Indigenous 'Key to Australia's Relationship With Pacific'
13 January 2007

Australia was making the same mistakes in its relationship with Pacific nations as with its own indigenous peoples, claimed award-winning Solomon Islands based journalist Mary Louise O'Callaghan at a public forum in Melbourne on 13 January.

'We throw a little money at them and hope they [the problems] will go away', she said. What was needed was a readiness to listen to the perspectives of indigenous peoples, both domestically and in the Pacific.

The forum was part of a five-day conference on 'Australia as a Neighbour' organised by Initiatives of Change, attended by 300 people, which explores the twin themes of Australia's relationships with neighbouring countries and relationships between people and communities within Australia.
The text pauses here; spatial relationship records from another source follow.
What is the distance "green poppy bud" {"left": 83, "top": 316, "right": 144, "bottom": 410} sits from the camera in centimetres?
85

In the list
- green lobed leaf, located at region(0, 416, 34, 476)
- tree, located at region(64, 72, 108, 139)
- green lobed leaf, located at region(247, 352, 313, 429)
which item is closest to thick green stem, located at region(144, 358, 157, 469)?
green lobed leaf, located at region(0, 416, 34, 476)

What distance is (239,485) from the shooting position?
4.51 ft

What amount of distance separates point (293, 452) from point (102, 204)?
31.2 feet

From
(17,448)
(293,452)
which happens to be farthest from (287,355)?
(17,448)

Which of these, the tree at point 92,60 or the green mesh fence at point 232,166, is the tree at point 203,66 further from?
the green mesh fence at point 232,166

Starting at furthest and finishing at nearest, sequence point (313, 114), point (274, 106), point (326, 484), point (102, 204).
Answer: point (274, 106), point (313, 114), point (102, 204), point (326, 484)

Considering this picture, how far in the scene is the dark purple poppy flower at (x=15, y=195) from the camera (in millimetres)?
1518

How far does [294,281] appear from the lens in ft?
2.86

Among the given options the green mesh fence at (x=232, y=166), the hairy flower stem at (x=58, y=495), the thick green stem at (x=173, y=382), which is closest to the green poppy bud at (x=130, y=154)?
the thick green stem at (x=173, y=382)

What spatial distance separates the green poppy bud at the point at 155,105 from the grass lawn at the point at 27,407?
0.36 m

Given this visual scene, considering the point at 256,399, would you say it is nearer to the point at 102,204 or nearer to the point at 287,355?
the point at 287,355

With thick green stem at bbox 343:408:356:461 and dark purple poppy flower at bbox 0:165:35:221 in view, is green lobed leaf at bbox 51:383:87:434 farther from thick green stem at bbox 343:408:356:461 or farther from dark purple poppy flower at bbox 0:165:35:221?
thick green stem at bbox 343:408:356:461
O'Callaghan, originally from Melbourne and married to a Solomon Islander, spoke of her own learning curve since moving to the Solomon Islands twenty years ago. Australians have a pyramid-shaped communications style: 'we start with the headlines, and then, if there is space, we explain why we have come to that conclusion'. With Solomon Islanders, as with many indigenous peoples, the pyramid was inverted, and it takes time – sometimes days – before the heart of the matter is reached. 'It's all about building a context' she said. Australians frequently didn't give enough space to really understand.

At the same forum, leading Muslim commentator Waleed Aly spoke of the need to overcome our ego-centricity if we were to live with diversity. 'Most of us, if we are really honest, believe the world would be a better place if only everybody else was just like me'. This assumption made us 'hard-wired for conflict'. An example of this was the attempt to introduce American-style secular democracy in Iraq. This form of government evolved as a result of European struggles to free themselves from the tyranny of religion and religious wars. 'Most people in the Middle East are conditioned by a different history where secular regimes have been the oppressors and religion is seen as liberation.'

Asked if he thought the Australian Government would 'play the fear card' on Muslims at the next election, Aly said he thought it was already happening but that we needed to look beyond the next election and work to overcome fear over the next 20 years. 'The best way I know to overcome prejudice is one-on-one conversations. There's only about 300,000 Muslims in Australia. That's not enough to go around.'

The conference continues until Tuesday 16th, exploring issues of living with cultural diversity, resolving historical divisions and dealing with corruption as an underlying factor in many tensions between neighbours.